The donor was not identified, nor was his cause of death, but his family released a statement praising the sergeant’s service to his country and noting the donor family includes a number of military veterans.
“We are so thankful to say that our loved one would be proud and honoured to know he provided such a special gift to you,” said the statement, read by Alexandra Glazier, president and CEO of New England Donor Services, which arranged for the donation.
“We hope you can return to better health very soon and we continue to wish you a speedy recovery.”
Dr Redett said he expects the soldier will regain the ability to urinate by the time he leaves the hospital later this week.
It will take about six months for the nerves to regrow enough to restore sexual function and sensation, but Dr Redett said he is optimistic that this will occur.
The recipient’s body may reject the donated tissue at any time, so he has to be on continuous therapy to control his immune system, said Gerald Brandacher, who handled the immune aspects of the transplant.

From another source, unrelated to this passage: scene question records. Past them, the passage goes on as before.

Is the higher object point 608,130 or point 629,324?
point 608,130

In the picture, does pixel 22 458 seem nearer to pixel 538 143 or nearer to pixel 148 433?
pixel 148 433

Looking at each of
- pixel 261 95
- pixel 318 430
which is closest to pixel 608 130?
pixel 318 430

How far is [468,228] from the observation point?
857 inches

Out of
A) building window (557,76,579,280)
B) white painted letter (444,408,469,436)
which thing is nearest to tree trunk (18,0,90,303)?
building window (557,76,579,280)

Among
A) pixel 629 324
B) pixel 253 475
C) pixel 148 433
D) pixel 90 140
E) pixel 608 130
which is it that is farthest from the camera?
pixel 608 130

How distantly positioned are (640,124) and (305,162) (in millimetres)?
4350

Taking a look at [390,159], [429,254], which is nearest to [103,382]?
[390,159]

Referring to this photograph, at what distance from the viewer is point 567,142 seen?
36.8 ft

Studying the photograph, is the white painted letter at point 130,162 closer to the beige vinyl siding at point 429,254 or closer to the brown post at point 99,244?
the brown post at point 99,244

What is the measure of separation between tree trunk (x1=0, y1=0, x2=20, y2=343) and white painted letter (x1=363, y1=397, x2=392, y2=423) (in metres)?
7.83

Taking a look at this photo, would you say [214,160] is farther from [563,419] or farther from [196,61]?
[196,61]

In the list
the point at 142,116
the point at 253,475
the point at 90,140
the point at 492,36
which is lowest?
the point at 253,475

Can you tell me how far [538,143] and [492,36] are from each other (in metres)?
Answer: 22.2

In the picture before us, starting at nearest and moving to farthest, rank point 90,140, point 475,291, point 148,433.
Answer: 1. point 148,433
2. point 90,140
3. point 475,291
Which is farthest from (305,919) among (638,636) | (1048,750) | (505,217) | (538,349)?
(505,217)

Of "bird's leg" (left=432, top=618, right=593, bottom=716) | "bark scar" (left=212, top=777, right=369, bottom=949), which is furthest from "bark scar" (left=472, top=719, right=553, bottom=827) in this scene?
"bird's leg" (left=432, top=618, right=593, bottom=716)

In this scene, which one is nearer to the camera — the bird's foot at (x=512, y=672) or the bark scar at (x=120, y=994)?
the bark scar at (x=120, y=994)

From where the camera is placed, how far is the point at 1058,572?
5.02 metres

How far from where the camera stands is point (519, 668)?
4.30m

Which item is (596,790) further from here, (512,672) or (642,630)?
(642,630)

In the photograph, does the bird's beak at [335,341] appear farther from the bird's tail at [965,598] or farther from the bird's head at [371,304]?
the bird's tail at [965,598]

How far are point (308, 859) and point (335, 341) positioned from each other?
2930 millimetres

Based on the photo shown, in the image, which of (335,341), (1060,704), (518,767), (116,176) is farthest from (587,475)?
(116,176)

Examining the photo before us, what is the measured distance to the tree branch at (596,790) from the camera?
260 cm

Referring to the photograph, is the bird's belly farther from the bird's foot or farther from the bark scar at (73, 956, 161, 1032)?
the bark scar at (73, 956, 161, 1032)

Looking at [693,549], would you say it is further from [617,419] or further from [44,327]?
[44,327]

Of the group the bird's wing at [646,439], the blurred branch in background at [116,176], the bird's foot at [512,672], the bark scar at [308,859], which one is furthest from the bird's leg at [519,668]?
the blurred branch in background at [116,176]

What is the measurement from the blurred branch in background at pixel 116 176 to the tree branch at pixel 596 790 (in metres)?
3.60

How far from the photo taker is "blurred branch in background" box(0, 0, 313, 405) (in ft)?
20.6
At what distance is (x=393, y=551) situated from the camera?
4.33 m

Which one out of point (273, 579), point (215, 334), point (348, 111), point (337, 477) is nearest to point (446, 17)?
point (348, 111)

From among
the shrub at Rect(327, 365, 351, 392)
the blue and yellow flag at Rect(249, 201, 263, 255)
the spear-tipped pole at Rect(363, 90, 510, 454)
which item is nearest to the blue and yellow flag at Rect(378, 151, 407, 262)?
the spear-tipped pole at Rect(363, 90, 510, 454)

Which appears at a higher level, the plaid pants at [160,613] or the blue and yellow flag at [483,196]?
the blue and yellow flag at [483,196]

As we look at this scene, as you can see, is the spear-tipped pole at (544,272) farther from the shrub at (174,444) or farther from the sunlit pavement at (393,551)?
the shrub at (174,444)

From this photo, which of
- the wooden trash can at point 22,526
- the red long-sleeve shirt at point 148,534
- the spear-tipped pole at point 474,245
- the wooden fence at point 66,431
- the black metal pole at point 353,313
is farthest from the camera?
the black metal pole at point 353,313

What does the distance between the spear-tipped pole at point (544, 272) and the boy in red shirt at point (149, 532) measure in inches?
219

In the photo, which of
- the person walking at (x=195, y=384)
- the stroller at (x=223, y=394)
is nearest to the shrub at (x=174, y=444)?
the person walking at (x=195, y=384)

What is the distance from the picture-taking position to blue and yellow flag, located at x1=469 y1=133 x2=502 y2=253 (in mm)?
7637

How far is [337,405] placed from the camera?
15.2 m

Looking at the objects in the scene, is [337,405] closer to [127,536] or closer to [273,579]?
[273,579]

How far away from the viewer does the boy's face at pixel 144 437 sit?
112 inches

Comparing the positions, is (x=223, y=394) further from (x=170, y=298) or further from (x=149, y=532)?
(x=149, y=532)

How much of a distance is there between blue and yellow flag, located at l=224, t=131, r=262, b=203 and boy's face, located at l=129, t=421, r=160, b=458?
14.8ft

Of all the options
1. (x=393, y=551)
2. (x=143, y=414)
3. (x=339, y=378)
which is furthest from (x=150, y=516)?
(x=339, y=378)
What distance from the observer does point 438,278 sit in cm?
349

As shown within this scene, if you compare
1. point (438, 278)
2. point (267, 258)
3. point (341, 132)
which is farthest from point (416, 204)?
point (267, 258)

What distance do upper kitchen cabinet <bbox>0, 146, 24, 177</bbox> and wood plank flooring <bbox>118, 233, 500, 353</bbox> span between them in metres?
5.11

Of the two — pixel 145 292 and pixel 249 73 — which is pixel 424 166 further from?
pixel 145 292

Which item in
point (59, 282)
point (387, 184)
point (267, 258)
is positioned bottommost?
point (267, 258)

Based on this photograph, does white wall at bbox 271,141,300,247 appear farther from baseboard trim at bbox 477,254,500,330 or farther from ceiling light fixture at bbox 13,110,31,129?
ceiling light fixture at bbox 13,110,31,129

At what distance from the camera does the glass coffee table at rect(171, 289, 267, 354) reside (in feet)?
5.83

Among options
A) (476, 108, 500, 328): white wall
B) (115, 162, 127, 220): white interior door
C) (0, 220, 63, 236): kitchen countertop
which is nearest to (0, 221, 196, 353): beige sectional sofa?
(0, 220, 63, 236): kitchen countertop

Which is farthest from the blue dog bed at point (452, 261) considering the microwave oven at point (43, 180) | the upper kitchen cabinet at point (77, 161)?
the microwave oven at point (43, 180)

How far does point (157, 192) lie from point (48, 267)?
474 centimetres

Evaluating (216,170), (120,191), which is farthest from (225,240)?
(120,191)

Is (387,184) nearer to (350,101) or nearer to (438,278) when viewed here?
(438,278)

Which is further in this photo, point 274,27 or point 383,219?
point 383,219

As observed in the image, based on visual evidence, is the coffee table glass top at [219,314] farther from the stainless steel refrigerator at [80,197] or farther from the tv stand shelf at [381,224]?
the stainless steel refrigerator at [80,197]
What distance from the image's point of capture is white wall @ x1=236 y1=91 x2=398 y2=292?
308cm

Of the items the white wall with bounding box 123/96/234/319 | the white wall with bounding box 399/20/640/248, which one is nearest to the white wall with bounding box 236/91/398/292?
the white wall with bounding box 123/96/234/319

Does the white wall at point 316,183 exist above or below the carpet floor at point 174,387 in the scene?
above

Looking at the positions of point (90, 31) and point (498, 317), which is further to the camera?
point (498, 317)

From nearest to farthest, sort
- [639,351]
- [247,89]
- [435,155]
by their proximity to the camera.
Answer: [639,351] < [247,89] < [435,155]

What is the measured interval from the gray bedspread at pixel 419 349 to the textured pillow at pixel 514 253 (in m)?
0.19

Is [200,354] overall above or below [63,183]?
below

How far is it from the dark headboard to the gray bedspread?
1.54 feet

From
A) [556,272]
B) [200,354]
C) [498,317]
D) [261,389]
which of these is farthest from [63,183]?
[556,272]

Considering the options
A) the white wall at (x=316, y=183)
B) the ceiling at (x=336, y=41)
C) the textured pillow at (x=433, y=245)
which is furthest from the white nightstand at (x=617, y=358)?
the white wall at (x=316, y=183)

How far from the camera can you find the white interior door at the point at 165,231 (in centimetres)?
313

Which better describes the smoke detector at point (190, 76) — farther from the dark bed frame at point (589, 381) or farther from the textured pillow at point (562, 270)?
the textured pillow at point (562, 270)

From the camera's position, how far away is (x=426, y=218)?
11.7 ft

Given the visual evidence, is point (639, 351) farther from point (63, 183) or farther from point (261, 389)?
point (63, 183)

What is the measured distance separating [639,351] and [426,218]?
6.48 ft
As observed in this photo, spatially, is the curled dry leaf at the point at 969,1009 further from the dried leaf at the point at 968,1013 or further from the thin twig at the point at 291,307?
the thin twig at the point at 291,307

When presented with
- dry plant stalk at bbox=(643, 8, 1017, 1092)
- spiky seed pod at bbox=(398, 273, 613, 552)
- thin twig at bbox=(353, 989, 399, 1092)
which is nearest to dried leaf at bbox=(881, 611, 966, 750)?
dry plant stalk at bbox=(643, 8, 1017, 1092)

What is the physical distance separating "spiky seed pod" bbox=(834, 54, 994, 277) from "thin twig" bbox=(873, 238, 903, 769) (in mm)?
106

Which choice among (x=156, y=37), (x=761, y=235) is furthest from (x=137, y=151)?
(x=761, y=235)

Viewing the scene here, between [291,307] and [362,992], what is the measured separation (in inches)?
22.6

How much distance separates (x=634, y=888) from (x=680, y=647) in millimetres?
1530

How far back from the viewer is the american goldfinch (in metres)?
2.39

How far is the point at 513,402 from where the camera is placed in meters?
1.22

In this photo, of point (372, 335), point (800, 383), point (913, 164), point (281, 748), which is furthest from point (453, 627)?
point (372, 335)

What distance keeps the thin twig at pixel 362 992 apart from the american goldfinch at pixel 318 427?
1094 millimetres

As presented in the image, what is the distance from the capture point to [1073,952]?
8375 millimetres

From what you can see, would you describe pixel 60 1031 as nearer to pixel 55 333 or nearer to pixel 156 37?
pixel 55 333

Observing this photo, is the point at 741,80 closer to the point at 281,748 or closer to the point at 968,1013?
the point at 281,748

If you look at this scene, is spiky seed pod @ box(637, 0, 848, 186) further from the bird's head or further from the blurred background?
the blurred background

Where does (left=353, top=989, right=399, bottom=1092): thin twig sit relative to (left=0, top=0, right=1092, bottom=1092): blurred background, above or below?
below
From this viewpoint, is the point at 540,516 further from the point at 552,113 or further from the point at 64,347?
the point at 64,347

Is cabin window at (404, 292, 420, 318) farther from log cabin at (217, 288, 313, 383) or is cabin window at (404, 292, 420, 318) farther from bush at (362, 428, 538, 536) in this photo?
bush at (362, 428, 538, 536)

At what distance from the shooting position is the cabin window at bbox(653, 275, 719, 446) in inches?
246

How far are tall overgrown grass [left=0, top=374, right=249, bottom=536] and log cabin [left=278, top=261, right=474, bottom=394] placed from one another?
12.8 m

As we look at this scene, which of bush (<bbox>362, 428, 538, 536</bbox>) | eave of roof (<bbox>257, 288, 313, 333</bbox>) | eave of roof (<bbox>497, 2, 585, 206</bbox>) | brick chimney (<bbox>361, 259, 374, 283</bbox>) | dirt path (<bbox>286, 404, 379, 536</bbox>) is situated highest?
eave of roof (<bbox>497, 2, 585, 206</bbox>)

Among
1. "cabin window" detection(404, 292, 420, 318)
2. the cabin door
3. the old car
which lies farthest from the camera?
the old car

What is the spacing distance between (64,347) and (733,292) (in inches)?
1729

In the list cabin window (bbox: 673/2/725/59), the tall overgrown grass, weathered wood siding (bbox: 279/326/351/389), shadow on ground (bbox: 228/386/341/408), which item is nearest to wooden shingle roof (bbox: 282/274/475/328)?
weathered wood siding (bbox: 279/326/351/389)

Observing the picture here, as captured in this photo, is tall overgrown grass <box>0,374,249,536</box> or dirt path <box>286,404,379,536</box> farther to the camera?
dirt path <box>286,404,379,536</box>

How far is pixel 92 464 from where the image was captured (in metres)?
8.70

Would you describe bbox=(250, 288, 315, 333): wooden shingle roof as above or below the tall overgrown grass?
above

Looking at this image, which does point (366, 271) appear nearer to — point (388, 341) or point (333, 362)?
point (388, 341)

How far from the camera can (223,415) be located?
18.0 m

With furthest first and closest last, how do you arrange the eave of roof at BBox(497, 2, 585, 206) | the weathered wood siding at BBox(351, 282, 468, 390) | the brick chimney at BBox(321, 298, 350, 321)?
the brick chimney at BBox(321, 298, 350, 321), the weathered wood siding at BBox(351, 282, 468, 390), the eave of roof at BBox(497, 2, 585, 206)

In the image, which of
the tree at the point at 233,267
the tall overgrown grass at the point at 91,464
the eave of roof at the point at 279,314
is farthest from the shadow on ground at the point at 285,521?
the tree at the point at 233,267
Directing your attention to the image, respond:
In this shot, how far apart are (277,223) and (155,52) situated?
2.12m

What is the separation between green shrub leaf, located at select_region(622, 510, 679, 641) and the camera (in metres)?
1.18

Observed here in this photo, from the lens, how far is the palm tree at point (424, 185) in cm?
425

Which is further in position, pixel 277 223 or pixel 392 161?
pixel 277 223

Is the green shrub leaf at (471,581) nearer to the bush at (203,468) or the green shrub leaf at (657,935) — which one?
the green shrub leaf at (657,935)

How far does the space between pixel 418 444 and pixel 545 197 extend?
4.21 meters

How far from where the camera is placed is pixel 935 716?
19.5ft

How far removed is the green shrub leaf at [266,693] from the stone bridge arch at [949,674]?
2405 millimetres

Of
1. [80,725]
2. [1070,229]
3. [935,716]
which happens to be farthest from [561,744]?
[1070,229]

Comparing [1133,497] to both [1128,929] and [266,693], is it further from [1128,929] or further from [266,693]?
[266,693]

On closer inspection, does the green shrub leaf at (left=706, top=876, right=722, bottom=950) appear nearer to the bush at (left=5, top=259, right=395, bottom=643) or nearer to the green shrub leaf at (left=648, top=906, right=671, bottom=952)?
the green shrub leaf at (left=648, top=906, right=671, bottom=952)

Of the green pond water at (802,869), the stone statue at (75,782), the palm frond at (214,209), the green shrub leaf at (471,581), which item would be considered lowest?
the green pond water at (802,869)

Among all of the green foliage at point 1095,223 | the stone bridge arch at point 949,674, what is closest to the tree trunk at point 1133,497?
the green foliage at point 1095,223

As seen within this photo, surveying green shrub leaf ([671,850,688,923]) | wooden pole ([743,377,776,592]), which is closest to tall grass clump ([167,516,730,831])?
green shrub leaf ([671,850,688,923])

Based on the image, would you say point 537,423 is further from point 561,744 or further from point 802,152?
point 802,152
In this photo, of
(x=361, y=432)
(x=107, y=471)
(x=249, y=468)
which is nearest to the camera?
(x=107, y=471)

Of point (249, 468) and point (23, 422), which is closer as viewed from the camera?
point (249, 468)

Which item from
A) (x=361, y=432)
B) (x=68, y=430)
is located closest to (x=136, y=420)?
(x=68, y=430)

To reduce the risk of rejection, the sergeant was also infused with bone marrow from the donor.
W. P. Andrew Lee, director of the hospital’s department of plastic and reconstructive surgery, said they had been preparing for penile transplants since 2013, in the belief that injuries that affect sexual and urinary function can be devastating to a person’s identity, self-esteem and intimate relationships.
“We believe that genital-urinary transplantation can help those warriors with missing genitalia, just as hand and arm transplants transformed the lives of amputees,” he said.